◆ Work instructions ◆
[A] In the essay on Ikea friends, who first used the term "Ikea friends"?
[B] Reproduce everything in the essay on Ikea friends from "We moved to" down to "a someday connection.".

We moved to the Dallas suburbs a decade ago when the sprawling metroplex boasted a single Ikea. The Swedish-based super retailer known for cheap furniture, white curtain panels and frozen meatballs sat squat and sprawling at the corner of two major toll roads only about ten minutes from our new home. I bought the curtains for our soon to be nursery and gave thanks for their cheap, white picture frames I used to adorn our mostly bare walls in our new little home. Their familiar primary blue and yellow rising alongside the interstate welcomed people from around the city and surrounding areas looking for furniture for dorms, first homes and other affordable needs.

“Maybe we can get together the next time we come out to Ikea.” friends from other parts of the metroplex would say when they heard we moved a mere ten minutes from Ikea. A vague promise of a someday connection.

Sometimes the promise would be more specific. “We really need to get a new TV console, maybe when we come to Ikea we can all grab lunch. We can meet the baby.”

One night after the baby had been put to bed, the dishes done and we had collapsed into bed ourselves, we laid there talking about all the friends we hadn’t seen in the past year. One time family friends living 30 or 45 minutes away. College roommates living in another sprawling suburb in the ever-expanding metroplex. Colleagues turned friends over the years of sharing work and life together. As we lamented the barrenness of community in this city that we had once called home that had yet to feel that way, we took stock of all the friends we’d struggled to reconnect with between new careers and new babies.

We longed for deeper community. Geography was a hinderance, but there was something else at play.

Finally, Tim said “they are Ikea friends.”

“What do you mean?”

“Well, we are only good enough to make plans with if they also have an errand to run at Ikea. We are not strong enough friends to make plans with if there’s nothing to grab at Ikea.” His tone was one of frustration, but over the next decade we came to use the term “Ikea friends” to classify the kind of friends that we maintained through loose convenience. Ikea friends came to signify that outer orbit of friends we accumulated through kids activities and past affiliations that were more than the ambiguous ties of Facebook friendship but who were attached by loosely tied strings.

◆ Entries supplied ◆
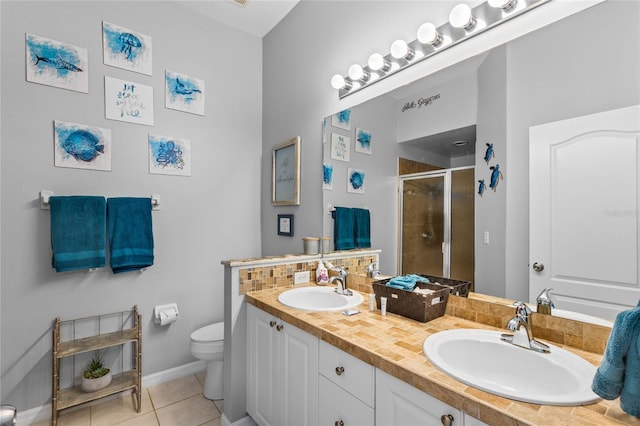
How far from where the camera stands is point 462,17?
137cm

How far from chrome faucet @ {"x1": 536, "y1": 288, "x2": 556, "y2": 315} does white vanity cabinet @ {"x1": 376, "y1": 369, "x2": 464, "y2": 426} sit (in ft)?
1.89

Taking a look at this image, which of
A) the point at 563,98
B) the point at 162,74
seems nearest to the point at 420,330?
the point at 563,98

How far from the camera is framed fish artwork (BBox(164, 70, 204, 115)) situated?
2.39 metres

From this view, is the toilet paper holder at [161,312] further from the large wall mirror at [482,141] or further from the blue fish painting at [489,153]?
the blue fish painting at [489,153]

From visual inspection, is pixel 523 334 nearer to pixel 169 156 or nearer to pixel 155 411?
pixel 155 411

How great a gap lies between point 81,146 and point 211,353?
1.65 m

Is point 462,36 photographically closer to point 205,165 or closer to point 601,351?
point 601,351

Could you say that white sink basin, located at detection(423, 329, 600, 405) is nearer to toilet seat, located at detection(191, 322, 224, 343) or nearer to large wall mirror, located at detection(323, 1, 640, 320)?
large wall mirror, located at detection(323, 1, 640, 320)

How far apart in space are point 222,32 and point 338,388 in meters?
2.84

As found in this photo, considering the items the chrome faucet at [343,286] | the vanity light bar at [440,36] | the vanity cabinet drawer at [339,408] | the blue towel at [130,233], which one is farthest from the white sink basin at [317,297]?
the vanity light bar at [440,36]

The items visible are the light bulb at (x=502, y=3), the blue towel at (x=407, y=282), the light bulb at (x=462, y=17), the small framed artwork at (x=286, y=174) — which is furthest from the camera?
the small framed artwork at (x=286, y=174)

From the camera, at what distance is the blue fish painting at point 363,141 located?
1874 millimetres

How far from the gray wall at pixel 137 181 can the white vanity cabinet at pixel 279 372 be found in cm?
100

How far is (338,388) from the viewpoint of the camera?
120cm
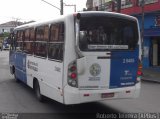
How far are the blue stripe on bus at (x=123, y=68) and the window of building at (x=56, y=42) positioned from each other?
135 cm

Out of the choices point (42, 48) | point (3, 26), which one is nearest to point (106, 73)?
point (42, 48)

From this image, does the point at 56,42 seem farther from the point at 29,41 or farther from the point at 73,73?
the point at 29,41

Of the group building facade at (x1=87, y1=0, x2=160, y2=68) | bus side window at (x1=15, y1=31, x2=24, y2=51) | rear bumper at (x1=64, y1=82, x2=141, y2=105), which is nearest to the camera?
rear bumper at (x1=64, y1=82, x2=141, y2=105)

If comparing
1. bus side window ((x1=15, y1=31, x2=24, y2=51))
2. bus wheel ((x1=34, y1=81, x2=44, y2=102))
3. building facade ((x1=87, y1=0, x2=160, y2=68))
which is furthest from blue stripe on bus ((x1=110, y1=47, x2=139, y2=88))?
building facade ((x1=87, y1=0, x2=160, y2=68))

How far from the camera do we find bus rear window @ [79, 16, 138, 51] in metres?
7.97

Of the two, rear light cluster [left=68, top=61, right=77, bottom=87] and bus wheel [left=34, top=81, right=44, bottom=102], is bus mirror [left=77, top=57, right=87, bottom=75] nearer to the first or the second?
rear light cluster [left=68, top=61, right=77, bottom=87]

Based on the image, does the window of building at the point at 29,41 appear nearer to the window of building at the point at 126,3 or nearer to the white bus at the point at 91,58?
the white bus at the point at 91,58

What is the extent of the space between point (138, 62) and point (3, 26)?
471 feet

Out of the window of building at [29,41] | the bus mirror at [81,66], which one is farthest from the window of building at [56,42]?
the window of building at [29,41]

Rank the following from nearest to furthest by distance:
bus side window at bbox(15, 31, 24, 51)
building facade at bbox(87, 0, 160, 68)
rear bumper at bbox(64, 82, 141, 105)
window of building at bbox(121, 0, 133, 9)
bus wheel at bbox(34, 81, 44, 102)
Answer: rear bumper at bbox(64, 82, 141, 105), bus wheel at bbox(34, 81, 44, 102), bus side window at bbox(15, 31, 24, 51), building facade at bbox(87, 0, 160, 68), window of building at bbox(121, 0, 133, 9)

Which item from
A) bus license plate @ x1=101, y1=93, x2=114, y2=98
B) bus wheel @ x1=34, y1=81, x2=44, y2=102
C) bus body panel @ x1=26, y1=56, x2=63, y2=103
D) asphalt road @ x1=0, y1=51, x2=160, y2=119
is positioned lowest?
asphalt road @ x1=0, y1=51, x2=160, y2=119

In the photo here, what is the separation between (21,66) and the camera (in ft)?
43.9

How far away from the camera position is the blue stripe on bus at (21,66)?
12.8 meters

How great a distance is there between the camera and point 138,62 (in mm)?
8703
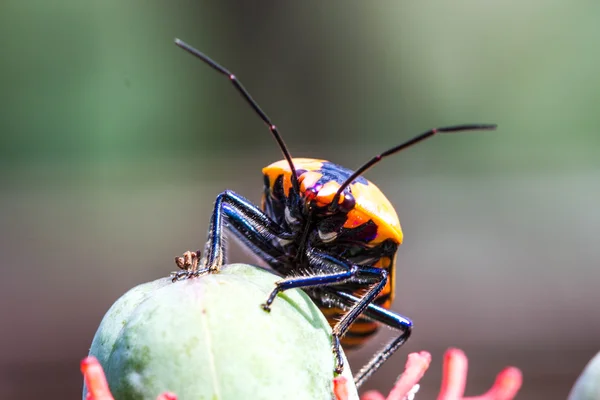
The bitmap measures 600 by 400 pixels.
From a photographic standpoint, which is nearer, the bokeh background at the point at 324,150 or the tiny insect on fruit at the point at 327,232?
the tiny insect on fruit at the point at 327,232

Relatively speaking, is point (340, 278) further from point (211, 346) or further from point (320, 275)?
point (211, 346)

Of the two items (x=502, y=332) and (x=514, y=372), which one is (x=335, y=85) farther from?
(x=514, y=372)

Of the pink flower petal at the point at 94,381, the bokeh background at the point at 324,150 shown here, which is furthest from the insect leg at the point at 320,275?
the bokeh background at the point at 324,150

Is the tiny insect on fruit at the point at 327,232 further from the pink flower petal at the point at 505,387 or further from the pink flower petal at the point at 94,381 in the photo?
the pink flower petal at the point at 94,381

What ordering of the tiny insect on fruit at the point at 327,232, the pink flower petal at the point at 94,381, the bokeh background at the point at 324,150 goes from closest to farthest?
the pink flower petal at the point at 94,381 < the tiny insect on fruit at the point at 327,232 < the bokeh background at the point at 324,150

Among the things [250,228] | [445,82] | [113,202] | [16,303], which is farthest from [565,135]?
[250,228]
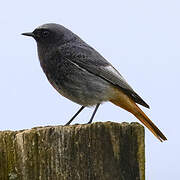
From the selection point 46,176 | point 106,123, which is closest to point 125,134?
point 106,123

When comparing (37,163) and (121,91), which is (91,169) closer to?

◆ Answers provided ◆
[A] Tim

[B]
We moved to the Dallas suburbs a decade ago when the sprawling metroplex boasted a single Ikea. The Swedish-based super retailer known for cheap furniture, white curtain panels and frozen meatballs sat squat and sprawling at the corner of two major toll roads only about ten minutes from our new home. I bought the curtains for our soon to be nursery and gave thanks for their cheap, white picture frames I used to adorn our mostly bare walls in our new little home. Their familiar primary blue and yellow rising alongside the interstate welcomed people from around the city and surrounding areas looking for furniture for dorms, first homes and other affordable needs.

“Maybe we can get together the next time we come out to Ikea.” friends from other parts of the metroplex would say when they heard we moved a mere ten minutes from Ikea. A vague promise of a someday connection.